## Records supplied
* * * * *

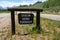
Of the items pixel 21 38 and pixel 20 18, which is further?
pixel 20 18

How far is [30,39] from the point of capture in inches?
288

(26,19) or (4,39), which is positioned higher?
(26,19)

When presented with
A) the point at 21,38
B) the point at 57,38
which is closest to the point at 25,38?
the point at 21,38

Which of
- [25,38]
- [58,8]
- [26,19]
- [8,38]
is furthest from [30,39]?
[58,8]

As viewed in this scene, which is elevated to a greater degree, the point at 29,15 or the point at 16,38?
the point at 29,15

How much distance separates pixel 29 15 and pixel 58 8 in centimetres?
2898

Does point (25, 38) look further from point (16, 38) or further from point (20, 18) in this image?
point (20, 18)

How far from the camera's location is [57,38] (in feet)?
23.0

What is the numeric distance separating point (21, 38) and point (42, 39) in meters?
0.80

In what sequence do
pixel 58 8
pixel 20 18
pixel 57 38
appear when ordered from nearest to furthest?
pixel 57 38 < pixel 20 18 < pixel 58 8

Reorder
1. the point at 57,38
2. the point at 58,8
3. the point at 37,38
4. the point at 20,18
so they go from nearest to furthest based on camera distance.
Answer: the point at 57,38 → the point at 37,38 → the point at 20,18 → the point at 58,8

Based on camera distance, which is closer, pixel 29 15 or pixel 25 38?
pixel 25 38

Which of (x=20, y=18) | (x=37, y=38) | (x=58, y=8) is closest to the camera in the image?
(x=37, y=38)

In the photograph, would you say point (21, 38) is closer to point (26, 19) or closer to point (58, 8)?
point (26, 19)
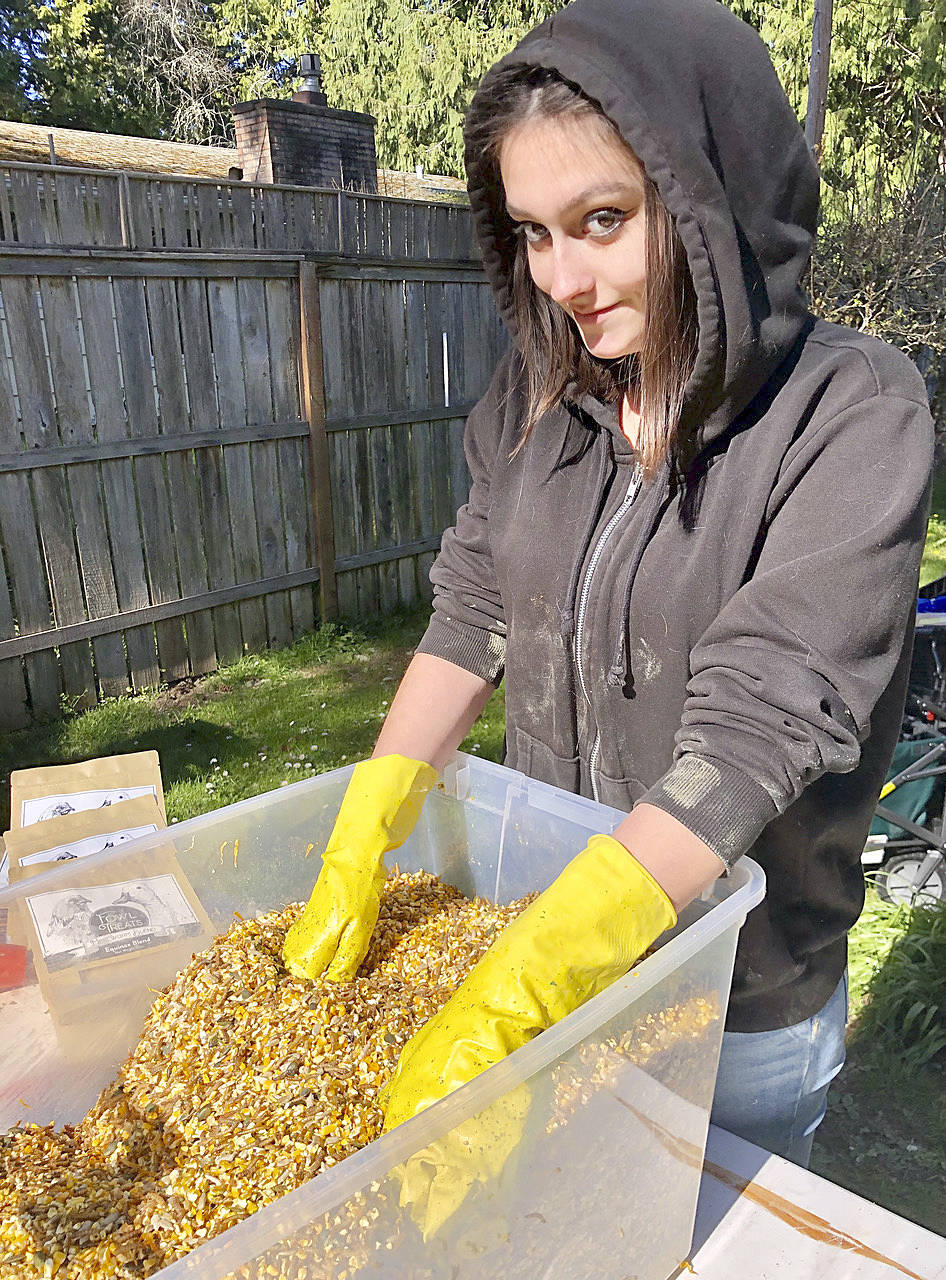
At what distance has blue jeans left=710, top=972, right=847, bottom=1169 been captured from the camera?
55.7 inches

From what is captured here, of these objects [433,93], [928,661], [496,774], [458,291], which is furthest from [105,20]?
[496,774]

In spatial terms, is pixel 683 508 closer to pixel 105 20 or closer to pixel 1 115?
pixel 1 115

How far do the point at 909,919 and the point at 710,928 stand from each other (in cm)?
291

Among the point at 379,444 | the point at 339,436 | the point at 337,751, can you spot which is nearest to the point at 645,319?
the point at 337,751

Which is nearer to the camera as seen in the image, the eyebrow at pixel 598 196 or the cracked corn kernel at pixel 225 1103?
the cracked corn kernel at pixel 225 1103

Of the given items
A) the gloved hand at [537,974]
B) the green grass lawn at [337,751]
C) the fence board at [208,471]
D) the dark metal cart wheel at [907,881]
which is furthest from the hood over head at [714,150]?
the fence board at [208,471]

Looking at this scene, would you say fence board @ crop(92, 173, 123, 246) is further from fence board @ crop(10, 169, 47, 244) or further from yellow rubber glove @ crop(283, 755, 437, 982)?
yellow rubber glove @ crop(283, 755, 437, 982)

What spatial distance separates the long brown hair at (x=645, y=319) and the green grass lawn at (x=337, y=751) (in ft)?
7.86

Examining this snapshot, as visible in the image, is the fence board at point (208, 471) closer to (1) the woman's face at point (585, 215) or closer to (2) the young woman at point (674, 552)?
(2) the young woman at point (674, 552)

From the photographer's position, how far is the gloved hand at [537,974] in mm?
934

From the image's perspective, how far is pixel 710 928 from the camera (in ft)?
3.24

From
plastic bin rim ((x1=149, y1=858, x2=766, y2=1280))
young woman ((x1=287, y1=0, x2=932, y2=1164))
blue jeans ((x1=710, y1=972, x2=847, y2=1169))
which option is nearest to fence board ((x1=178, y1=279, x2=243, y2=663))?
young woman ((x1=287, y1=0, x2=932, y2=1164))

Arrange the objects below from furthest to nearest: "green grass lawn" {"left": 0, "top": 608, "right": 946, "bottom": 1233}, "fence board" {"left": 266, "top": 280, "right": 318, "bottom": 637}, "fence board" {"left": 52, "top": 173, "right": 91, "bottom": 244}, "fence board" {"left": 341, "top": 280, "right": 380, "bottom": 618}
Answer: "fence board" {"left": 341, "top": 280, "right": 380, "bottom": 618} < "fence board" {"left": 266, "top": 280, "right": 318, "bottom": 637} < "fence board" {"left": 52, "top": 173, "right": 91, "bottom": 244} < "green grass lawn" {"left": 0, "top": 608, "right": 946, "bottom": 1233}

* * * * *

## Goal of the exercise
Format all of the data above as a numbered list, one line per number, with the blank lines dropped and the pictures left out.

## Written response
1. Of the items pixel 21 38 and pixel 20 18, which is further?
2. pixel 20 18
3. How far is [30,39] from the point of capture in inches?
4. 288
5. (26,19) or (4,39), which is positioned higher?
6. (26,19)
7. When presented with
8. A) the point at 21,38
9. B) the point at 57,38
10. which is closest to the point at 25,38?
11. the point at 21,38
12. Which of
13. - [25,38]
14. - [58,8]
15. - [26,19]
16. - [8,38]
17. is furthest from [30,39]?
18. [58,8]
19. As viewed in this scene, which is elevated to a greater degree, the point at 29,15 or the point at 16,38?
20. the point at 29,15
21. How much distance separates pixel 29 15 and pixel 58 8 in centimetres?
22. 2898
23. Does point (25, 38) look further from point (16, 38) or further from point (20, 18) in this image?
24. point (20, 18)
25. How far from the camera's location is [57,38] (in feet)?
26. 23.0
27. What is the numeric distance separating point (21, 38) and point (42, 39) in meters?
28. 0.80
29. In what sequence do
30. pixel 58 8
31. pixel 20 18
32. pixel 57 38
33. appear when ordered from nearest to furthest?
34. pixel 57 38 < pixel 20 18 < pixel 58 8
35. Reorder
36. 1. the point at 57,38
37. 2. the point at 58,8
38. 3. the point at 37,38
39. 4. the point at 20,18
40. so they go from nearest to furthest based on camera distance.
41. Answer: the point at 57,38 → the point at 37,38 → the point at 20,18 → the point at 58,8
42. Based on camera distance, which is closer, pixel 29 15 or pixel 25 38?
43. pixel 25 38
44. Which of (x=20, y=18) | (x=37, y=38) | (x=58, y=8) is closest to the camera in the image?
45. (x=37, y=38)
46. In the photograph, would you say point (21, 38) is closer to point (26, 19) or closer to point (58, 8)?
47. point (26, 19)
48. At what distance has blue jeans left=710, top=972, right=847, bottom=1169 been captured from the camera?
49. 55.7 inches
50. From what is captured here, of these objects [433,93], [928,661], [496,774], [458,291], which is furthest from [105,20]?
51. [496,774]
52. In spatial terms, is pixel 683 508 closer to pixel 105 20 or closer to pixel 1 115?
53. pixel 1 115
54. How far do the point at 909,919 and the point at 710,928 stand from each other (in cm)?
55. 291
56. Among the point at 379,444 | the point at 339,436 | the point at 337,751, can you spot which is nearest to the point at 645,319?
57. the point at 337,751
58. Which is nearer to the camera as seen in the image, the eyebrow at pixel 598 196 or the cracked corn kernel at pixel 225 1103?
59. the cracked corn kernel at pixel 225 1103
60. Of the given items
61. A) the gloved hand at [537,974]
62. B) the green grass lawn at [337,751]
63. C) the fence board at [208,471]
64. D) the dark metal cart wheel at [907,881]
65. which is furthest from the hood over head at [714,150]?
66. the fence board at [208,471]
67. Looking at this scene, would you say fence board @ crop(92, 173, 123, 246) is further from fence board @ crop(10, 169, 47, 244) or further from yellow rubber glove @ crop(283, 755, 437, 982)?
68. yellow rubber glove @ crop(283, 755, 437, 982)
69. What spatial distance separates the long brown hair at (x=645, y=319) and the green grass lawn at (x=337, y=751) (in ft)?
70. 7.86
71. Examining this snapshot, as visible in the image, is the fence board at point (208, 471) closer to (1) the woman's face at point (585, 215) or closer to (2) the young woman at point (674, 552)?
72. (2) the young woman at point (674, 552)
73. From the photographer's position, how far is the gloved hand at [537,974] in mm?
74. 934
75. From the image's perspective, how far is pixel 710 928 from the camera (in ft)?
76. 3.24
77. From
78. plastic bin rim ((x1=149, y1=858, x2=766, y2=1280))
79. young woman ((x1=287, y1=0, x2=932, y2=1164))
80. blue jeans ((x1=710, y1=972, x2=847, y2=1169))
81. which option is nearest to fence board ((x1=178, y1=279, x2=243, y2=663))?
82. young woman ((x1=287, y1=0, x2=932, y2=1164))
83. Arrange the objects below from furthest to nearest: "green grass lawn" {"left": 0, "top": 608, "right": 946, "bottom": 1233}, "fence board" {"left": 266, "top": 280, "right": 318, "bottom": 637}, "fence board" {"left": 52, "top": 173, "right": 91, "bottom": 244}, "fence board" {"left": 341, "top": 280, "right": 380, "bottom": 618}
84. Answer: "fence board" {"left": 341, "top": 280, "right": 380, "bottom": 618} < "fence board" {"left": 266, "top": 280, "right": 318, "bottom": 637} < "fence board" {"left": 52, "top": 173, "right": 91, "bottom": 244} < "green grass lawn" {"left": 0, "top": 608, "right": 946, "bottom": 1233}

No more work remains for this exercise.